Task details. Copy the entries character for character.

Stored data entries:
+ + + + +

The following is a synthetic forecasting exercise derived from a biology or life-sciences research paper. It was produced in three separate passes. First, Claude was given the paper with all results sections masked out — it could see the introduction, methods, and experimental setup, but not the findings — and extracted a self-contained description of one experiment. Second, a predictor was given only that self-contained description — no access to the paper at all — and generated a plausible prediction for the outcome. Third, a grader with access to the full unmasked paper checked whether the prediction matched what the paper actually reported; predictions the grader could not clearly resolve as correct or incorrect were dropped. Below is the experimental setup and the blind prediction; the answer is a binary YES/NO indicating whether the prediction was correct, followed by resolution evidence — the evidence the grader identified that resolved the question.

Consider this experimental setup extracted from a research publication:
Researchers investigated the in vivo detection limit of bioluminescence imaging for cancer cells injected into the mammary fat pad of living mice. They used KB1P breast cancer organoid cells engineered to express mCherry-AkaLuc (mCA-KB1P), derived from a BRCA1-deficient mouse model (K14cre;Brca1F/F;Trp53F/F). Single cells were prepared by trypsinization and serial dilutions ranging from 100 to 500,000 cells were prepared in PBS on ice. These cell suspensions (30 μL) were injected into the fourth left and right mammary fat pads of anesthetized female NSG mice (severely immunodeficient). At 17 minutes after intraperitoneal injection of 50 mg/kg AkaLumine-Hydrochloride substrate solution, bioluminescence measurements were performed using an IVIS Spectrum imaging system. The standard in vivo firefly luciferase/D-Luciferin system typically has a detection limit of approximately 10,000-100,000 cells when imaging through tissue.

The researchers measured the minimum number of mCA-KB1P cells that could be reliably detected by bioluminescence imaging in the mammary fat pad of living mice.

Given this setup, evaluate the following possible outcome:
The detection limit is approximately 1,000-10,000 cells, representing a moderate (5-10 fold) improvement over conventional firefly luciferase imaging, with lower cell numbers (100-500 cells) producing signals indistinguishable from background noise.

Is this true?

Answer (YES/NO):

+ + + + +

Exercise result.
The following is a synthetic forecasting exercise derived from a biology or life-sciences research paper. It was produced in three separate passes. First, Claude was given the paper with all results sections masked out — it could see the introduction, methods, and experimental setup, but not the findings — and extracted a self-contained description of one experiment. Second, a predictor was given only that self-contained description — no access to the paper at all — and generated a plausible prediction for the outcome. Third, a grader with access to the full unmasked paper checked whether the prediction matched what the paper actually reported; predictions the grader could not clearly resolve as correct or incorrect were dropped. Below is the experimental setup and the blind prediction; the answer is a binary YES/NO indicating whether the prediction was correct, followed by resolution evidence — the evidence the grader identified that resolved the question.

Consider this experimental setup extracted from a research publication:
Researchers investigated the in vivo detection limit of bioluminescence imaging for cancer cells injected into the mammary fat pad of living mice. They used KB1P breast cancer organoid cells engineered to express mCherry-AkaLuc (mCA-KB1P), derived from a BRCA1-deficient mouse model (K14cre;Brca1F/F;Trp53F/F). Single cells were prepared by trypsinization and serial dilutions ranging from 100 to 500,000 cells were prepared in PBS on ice. These cell suspensions (30 μL) were injected into the fourth left and right mammary fat pads of anesthetized female NSG mice (severely immunodeficient). At 17 minutes after intraperitoneal injection of 50 mg/kg AkaLumine-Hydrochloride substrate solution, bioluminescence measurements were performed using an IVIS Spectrum imaging system. The standard in vivo firefly luciferase/D-Luciferin system typically has a detection limit of approximately 10,000-100,000 cells when imaging through tissue.

The researchers measured the minimum number of mCA-KB1P cells that could be reliably detected by bioluminescence imaging in the mammary fat pad of living mice.

Given this setup, evaluate the following possible outcome:
The detection limit is approximately 1,000-10,000 cells, representing a moderate (5-10 fold) improvement over conventional firefly luciferase imaging, with lower cell numbers (100-500 cells) producing signals indistinguishable from background noise.

Is this true?

Answer (YES/NO):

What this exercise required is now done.